This month, Anthropic changed the Claude Code client in a way that radically changed Claude Opus's effectiveness in Claude Code
. Their team, or more specifically Boris the creator of Claude Code, has described a few ways to tweak it's behavior and closed the issue. It appears that folks are only getting acceptable results if they downgrade Claude Code to the version before March 3rd. Ultimately it has become so unsafe and incapable that I've had to expressly tell my coworkers to stop using Claude Opus.
"Opus-level intelligence" is what convinced me to finally engage with Claude Code and conversational code updates upon Opus 4.5's release.
Many continue to express their frustration in the closed issue on Anthropic's public repository, reddit, Twitter / X. In fairness, here's what Boris specifically shared. It is so lacking in empathy that I am convinced that 's teams do not dog-food the same Claude Code and the same model configuration defaults they give to the public.
There's a lot here, I will try to break it down a bit. These are the two core things happening:
redact-thinking-2026-02-12This beta header hides thinking from the UI, since most people don't look at it. It does not impact thinking itself, nor does it impact thinking budgets or the way extended reasoning works under the hood. It is a UI-only change.
Under the hood, by setting this header we avoid needing thinking summaries, which reduces latency. You can opt out of it with
showThinkingSummaries: truein your settings.json (see docs).If you are analyzing locally stored transcripts, you wouldn't see raw thinking stored when this header is set, which is likely influencing the analysis. When Claude sees lack of thinking in transcripts for this analysis, it may not realize that the thinking is still there, and is simply not user-facing.
Thinking depth had already dropped ~67% by late February
We landed two changes in Feb that would have impacted this. We evaluated both carefully:
1/ Opus 4.6 launch → adaptive thinking default (Feb 9)

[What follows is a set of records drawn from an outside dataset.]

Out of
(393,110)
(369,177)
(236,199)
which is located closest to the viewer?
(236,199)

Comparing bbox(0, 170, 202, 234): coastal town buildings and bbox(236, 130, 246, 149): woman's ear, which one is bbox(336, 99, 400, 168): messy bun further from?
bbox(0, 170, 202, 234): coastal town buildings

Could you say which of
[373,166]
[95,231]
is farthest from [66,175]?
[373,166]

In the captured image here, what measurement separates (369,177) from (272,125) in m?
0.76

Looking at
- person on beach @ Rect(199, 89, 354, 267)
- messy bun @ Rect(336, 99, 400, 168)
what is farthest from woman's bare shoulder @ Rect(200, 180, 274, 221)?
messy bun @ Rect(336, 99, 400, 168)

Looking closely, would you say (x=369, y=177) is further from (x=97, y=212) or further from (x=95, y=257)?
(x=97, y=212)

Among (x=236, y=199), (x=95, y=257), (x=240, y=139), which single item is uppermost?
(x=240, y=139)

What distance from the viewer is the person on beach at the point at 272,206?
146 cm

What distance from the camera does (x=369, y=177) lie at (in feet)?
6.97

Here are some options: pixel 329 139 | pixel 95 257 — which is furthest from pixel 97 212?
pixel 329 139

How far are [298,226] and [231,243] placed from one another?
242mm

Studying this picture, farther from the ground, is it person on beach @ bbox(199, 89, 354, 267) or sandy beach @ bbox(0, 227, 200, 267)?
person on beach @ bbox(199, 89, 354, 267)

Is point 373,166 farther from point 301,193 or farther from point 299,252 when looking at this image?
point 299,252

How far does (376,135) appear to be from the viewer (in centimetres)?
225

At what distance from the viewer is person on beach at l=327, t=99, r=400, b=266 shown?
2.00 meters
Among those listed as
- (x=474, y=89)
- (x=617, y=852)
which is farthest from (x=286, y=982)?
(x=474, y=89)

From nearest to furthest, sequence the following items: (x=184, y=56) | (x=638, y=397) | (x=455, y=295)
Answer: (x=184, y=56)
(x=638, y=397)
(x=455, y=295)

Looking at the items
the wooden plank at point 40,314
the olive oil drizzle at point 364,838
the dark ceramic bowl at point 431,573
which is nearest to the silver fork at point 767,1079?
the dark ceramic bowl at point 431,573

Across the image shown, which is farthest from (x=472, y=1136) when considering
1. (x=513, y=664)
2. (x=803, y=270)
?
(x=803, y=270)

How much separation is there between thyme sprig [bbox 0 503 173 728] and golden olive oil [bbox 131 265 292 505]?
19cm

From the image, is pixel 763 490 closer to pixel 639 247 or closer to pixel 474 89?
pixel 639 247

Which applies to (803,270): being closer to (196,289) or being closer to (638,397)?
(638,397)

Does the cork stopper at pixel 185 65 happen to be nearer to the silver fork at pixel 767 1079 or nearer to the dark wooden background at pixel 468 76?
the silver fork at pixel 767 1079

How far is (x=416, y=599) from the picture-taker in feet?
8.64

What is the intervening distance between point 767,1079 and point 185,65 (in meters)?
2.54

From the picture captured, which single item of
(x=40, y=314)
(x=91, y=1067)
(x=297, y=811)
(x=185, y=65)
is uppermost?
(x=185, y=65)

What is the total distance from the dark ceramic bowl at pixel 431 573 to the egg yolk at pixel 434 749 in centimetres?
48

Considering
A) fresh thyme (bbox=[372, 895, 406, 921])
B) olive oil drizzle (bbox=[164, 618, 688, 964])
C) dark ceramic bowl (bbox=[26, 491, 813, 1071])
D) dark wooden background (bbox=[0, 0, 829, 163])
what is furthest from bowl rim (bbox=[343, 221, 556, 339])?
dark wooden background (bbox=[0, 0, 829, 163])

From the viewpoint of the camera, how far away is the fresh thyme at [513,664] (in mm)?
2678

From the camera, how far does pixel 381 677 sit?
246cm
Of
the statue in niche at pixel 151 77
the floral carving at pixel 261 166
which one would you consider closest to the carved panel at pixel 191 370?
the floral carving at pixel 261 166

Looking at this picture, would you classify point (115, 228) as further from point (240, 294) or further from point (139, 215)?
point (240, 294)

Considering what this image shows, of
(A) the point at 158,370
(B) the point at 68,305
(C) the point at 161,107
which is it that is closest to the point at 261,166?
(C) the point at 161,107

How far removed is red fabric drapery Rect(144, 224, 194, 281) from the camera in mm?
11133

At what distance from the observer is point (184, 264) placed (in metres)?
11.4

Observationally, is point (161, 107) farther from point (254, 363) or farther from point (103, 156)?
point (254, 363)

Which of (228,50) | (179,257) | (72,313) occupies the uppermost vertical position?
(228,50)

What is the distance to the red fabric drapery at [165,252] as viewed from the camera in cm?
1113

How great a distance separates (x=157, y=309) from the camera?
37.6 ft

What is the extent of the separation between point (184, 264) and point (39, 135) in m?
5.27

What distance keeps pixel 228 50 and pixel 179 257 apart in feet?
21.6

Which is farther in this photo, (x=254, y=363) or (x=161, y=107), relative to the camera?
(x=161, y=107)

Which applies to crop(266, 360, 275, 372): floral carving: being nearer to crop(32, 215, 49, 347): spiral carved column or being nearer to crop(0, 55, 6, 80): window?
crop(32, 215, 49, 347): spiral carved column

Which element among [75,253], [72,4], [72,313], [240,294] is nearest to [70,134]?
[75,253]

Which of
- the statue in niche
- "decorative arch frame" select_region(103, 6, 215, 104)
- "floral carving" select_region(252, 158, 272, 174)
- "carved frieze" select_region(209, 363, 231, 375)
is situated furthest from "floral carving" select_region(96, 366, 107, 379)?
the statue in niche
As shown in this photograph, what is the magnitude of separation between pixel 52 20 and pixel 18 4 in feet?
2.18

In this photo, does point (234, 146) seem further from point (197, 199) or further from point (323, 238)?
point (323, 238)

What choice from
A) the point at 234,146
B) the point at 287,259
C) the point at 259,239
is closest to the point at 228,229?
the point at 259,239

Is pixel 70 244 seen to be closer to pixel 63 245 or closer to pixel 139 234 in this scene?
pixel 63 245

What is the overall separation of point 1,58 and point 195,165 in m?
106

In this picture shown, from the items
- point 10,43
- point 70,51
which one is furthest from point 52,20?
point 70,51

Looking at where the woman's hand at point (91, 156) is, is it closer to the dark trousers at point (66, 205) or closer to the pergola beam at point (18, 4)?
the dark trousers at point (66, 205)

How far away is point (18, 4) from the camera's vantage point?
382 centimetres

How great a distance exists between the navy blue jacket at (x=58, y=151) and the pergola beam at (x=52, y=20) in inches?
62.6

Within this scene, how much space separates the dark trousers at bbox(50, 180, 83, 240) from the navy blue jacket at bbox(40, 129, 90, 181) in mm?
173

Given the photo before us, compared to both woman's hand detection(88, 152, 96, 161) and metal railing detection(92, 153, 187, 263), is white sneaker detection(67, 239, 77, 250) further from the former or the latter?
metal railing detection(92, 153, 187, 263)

Opus 4.6 supports adaptive thinking, which is different from thinking budgets that we used to support. In this mode, the model decides how long to think for, which tends to work better than fixed thinking budgets across the board.
CLAUDE_CODE_DISABLE_ADAPTIVE_THINKINGto opt out.2/ Medium effort (85) default on Opus 4.6 (Mar 3)
We found that effort=85 was a sweet spot on the intelligence-latency/cost curve for most users, improving token efficiency while reducing latency. On of our product principles is to avoid changing settings on users' behalf, and ideally we would have set effort=85 from the start. We felt this was an important setting to change, so our approach was to:
- Roll it out with a dialog so users are aware of the change and have a chance to opt out
- Show the effort the first few times you opened Claude Code, so it wasn't surprising.
Some people want the model to think for longer, even if it takes more time and tokens. To improve intelligence more, set effort=high via
/effortor in your settings.json. This setting is sticky across sessions, and can be shared among users. You can also use the ULTRATHINK keyword to use high effort for a single turn, or set/effort maxto use even higher effort for the rest of the conversation.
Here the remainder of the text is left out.